Data listing
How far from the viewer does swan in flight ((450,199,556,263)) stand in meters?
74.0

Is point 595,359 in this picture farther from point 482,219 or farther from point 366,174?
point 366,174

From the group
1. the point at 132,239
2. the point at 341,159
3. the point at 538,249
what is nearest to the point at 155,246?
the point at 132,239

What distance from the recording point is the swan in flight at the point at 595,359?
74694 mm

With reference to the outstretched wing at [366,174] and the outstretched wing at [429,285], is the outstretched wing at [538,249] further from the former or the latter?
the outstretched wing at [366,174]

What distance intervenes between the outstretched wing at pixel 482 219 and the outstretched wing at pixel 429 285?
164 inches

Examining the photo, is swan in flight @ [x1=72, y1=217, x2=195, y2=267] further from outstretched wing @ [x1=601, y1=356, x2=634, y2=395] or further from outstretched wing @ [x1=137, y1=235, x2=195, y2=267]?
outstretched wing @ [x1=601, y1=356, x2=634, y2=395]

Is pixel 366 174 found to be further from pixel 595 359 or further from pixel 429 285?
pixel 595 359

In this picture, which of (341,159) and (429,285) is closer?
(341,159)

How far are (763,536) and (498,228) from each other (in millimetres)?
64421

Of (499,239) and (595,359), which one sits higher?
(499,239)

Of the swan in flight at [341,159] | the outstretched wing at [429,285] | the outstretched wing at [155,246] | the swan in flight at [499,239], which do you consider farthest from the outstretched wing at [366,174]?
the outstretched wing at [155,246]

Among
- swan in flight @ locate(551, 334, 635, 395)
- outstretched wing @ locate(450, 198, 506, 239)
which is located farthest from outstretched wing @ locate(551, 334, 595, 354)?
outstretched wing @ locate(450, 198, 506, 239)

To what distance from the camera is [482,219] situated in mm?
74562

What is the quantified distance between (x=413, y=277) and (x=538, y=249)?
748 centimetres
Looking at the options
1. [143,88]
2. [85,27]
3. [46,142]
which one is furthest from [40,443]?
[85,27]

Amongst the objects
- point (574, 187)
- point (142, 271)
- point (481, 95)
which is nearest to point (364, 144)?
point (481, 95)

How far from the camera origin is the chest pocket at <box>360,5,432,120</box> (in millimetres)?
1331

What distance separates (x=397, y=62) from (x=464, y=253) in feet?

WHAT THIS TASK INVOLVES — Copy out every line from the one containing "To what distance" to the end of the material, both ends included.

EXERCISE RESULT —
To what distance from the camera is [482,219] situated in mm?
74562

What is the quantified distance between (x=413, y=277) and (x=538, y=249)?
748 centimetres
Looking at the options
1. [143,88]
2. [85,27]
3. [46,142]
which one is furthest from [40,443]?
[85,27]

Amongst the objects
- point (574, 187)
- point (142, 271)
- point (481, 95)
which is nearest to point (364, 144)?
point (481, 95)

How far from the camera origin is the chest pocket at <box>360,5,432,120</box> (in millimetres)?
1331

What distance separates (x=397, y=62) from (x=464, y=253) in feet?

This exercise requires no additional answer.